Em paralelo a esse contexto o crescente ataque as defensoras e defensores de direitos humanos no país, fez com que três pesquisadoras do grupo, em momentos distintos, participassem de algum programa de acolhimento para defensores em risco. A partir desta experiencia concreta decidimos analisar a possibilidade de criar um programa de acolhimento no Brasil voltado para professores em risco.
Compreendendo que educadores são defensores dos direitos humanos e como tal estão sendo perseguidos, aprovamos o projeto “Educadores são defensores dos direitos humanos: um estudo de viabilidade para a criação de um programa de acolhimento no IFRJ”. O projeto é financiado pela Protect Defenders, um mecanismo da União Europeia criado para proteger defensores de alto risco que enfrentam situações difíceis em todo o mundo.

Através da coleta de dados de domínio público, entrevistas com outros programas de acolhimento e aplicação de questionários online pretendemos verificar a demanda para criação de um programa de acolhimento no Brasil voltado para educadores em risco. Outro ponto importante do estudo de viabilidade é identificar os recursos financeiros e humanos necessários para criar um programa com estas características, bem como verificar se o IFRJ tem condições de fazê-lo.

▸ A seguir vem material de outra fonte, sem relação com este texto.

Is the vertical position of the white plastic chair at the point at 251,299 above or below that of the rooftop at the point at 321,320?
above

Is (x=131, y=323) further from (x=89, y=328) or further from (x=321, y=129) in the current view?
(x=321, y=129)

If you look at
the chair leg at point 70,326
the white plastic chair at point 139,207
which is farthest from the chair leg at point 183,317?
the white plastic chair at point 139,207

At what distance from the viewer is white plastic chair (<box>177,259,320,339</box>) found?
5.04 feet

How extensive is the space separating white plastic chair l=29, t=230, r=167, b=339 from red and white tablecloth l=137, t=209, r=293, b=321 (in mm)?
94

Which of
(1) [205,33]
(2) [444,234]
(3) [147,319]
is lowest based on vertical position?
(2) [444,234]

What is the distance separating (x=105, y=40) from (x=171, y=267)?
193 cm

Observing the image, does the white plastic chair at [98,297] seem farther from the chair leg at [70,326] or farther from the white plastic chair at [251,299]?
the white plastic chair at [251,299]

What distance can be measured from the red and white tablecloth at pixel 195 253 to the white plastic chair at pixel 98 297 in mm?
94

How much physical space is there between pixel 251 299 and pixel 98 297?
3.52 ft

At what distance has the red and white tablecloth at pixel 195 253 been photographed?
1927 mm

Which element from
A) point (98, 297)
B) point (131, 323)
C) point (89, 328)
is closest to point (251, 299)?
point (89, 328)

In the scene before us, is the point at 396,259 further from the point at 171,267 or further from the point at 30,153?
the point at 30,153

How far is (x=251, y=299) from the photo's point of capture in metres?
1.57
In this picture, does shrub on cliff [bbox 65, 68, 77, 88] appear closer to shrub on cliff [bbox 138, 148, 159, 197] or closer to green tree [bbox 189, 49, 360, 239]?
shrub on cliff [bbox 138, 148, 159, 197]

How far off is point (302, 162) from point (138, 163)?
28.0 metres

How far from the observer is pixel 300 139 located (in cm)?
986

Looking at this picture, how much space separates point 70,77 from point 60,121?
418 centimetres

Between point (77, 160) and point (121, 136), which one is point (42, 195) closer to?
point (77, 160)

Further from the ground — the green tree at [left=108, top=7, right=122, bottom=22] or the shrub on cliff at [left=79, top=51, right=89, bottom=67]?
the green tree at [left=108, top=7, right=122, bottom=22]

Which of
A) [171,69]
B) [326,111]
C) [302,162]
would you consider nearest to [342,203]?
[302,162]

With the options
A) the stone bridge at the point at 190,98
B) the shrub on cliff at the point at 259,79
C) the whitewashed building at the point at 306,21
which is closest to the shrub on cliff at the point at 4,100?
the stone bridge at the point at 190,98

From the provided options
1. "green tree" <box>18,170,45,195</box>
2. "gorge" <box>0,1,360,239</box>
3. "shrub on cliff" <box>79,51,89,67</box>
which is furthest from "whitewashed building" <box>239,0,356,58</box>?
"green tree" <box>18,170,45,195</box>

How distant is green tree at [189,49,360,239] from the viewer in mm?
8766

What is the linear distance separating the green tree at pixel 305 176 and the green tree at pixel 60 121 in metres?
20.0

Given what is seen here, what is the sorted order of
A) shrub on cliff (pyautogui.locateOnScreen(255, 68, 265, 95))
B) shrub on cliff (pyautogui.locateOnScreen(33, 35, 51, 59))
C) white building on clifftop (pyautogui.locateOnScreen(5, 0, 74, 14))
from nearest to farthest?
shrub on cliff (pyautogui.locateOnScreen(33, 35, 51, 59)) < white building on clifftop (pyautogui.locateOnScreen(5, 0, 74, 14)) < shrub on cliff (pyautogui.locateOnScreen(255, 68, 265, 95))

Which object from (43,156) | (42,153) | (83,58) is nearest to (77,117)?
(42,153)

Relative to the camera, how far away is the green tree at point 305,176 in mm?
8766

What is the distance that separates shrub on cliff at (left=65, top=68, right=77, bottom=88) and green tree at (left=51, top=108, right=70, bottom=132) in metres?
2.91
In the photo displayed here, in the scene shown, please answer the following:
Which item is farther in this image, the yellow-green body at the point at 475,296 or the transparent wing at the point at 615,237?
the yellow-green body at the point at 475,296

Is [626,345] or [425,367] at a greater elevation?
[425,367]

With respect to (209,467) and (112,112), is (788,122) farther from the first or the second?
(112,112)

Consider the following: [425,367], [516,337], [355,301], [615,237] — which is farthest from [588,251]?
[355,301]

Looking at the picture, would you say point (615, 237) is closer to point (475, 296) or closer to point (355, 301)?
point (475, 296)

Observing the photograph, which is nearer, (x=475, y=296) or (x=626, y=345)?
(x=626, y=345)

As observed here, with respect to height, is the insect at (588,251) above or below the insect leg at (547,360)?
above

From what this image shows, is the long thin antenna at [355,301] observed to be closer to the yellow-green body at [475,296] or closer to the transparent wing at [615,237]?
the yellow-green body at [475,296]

Quais seriam os principais desafios na procura de estratégias de apoio a professores e investigadores em risco no Brasil?

O contexto conservador que o país vive hoje, com líderes propondo projetos de lei contra a liberdade de cátedra, autoriza ações de coação e intimidação dos educadores nas instituições e salas de aula. Afirmar que há liberdade de cátedra não é suficiente, um ponto importante é garantir que os professores saibam que uma comunicação extrajudicial não tem valor, por exemplo, que conheçam grupos, redes de educadores em que possam buscar apoio e informações sobre a legislação que os ampara. Logo, em nossa hipótese um grande desafio é conseguir dar visibilidade a perseguição as professoras e professores em curso no Brasil hoje, comprometendo a sociedade como um todo, e também a solidariedade internacional, com o fim desta situação de violação. Desafiador é fazer com que os educadores se vejam como defensores dos direitos humanos e percebam as pequenas violações que vem sofrendo cotidianamente.